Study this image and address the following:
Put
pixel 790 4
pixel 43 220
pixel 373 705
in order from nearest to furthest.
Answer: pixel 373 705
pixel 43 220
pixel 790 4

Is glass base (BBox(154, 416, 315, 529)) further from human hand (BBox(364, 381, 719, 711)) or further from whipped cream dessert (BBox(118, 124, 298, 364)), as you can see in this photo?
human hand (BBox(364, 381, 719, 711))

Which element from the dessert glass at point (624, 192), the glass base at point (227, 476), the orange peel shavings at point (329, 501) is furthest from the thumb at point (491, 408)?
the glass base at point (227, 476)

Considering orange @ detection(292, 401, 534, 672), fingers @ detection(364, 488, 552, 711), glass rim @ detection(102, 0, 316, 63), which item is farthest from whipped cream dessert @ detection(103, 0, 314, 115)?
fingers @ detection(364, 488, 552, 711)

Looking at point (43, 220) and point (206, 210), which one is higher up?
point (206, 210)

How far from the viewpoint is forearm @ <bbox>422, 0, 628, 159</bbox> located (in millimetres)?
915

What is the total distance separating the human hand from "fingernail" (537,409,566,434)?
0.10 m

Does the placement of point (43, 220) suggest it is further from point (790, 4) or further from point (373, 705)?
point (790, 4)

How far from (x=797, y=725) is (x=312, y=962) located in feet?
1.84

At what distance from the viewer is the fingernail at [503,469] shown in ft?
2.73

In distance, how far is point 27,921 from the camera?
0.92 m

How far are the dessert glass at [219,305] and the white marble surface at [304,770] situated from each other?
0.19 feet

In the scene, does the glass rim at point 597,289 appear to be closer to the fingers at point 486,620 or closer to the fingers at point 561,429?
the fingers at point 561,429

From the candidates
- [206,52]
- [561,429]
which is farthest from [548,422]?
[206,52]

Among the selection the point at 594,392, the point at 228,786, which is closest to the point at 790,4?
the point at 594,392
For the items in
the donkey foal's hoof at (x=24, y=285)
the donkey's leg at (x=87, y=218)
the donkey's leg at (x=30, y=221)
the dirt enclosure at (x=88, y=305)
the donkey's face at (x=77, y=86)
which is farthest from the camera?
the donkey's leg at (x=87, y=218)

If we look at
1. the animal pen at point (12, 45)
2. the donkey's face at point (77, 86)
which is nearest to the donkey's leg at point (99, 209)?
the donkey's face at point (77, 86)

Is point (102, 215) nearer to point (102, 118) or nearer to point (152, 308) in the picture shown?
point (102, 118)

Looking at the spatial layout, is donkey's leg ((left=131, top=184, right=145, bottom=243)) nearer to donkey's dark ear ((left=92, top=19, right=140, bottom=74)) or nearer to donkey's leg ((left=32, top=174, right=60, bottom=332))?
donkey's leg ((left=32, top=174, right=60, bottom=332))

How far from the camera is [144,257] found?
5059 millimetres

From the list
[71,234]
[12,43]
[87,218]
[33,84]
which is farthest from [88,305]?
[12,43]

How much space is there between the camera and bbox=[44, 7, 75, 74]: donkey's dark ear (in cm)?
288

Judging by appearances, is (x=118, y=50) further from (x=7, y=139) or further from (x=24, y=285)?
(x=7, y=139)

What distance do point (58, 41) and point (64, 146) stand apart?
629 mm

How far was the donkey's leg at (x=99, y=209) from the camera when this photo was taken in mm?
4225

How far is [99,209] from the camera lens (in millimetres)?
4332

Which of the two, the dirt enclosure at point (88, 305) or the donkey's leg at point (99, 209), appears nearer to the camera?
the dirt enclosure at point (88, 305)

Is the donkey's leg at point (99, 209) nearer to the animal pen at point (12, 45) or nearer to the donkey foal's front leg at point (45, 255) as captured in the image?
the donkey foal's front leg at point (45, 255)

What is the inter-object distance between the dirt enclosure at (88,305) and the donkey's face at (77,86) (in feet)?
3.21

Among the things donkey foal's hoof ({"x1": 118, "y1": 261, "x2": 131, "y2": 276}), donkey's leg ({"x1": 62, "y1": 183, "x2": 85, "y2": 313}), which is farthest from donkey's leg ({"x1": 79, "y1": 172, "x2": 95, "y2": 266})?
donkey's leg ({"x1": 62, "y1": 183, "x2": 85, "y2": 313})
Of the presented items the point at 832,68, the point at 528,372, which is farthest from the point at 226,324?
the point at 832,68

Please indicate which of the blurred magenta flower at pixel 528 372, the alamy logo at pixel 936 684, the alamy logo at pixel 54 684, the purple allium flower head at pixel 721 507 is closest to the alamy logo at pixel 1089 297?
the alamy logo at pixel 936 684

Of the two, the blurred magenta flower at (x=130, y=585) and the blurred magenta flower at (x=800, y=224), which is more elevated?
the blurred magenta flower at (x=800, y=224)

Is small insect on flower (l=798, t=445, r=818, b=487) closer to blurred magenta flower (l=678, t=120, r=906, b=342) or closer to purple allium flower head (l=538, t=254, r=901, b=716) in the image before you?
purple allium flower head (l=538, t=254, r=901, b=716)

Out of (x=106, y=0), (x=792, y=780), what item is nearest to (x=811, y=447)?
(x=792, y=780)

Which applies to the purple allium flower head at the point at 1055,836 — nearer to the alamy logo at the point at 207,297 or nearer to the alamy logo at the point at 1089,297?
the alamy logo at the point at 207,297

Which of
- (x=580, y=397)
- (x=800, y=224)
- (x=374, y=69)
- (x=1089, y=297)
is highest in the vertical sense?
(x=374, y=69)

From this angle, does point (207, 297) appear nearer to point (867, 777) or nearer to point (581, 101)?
════
— Stated problem —
Repeat, without changes, every line from the one that contains "Of the two, the blurred" through the final line of the data.

— Solved exercise —
Of the two, the blurred magenta flower at (x=130, y=585) and the blurred magenta flower at (x=800, y=224), which is more elevated?
the blurred magenta flower at (x=800, y=224)

Is small insect on flower (l=798, t=445, r=818, b=487) closer to blurred magenta flower (l=678, t=120, r=906, b=342) or closer to purple allium flower head (l=538, t=254, r=901, b=716) in the image before you?
purple allium flower head (l=538, t=254, r=901, b=716)

Out of (x=106, y=0), (x=792, y=780), what item is nearest to (x=811, y=447)?
(x=792, y=780)

Which applies to the purple allium flower head at the point at 1055,836 — nearer to the alamy logo at the point at 207,297 or nearer to the alamy logo at the point at 1089,297?
the alamy logo at the point at 207,297

Which of
- (x=580, y=397)
- (x=800, y=224)
- (x=374, y=69)
- (x=1089, y=297)
is highest in the vertical sense?
(x=374, y=69)

From this angle, does point (207, 297) appear nearer to point (867, 777) or nearer to point (581, 101)?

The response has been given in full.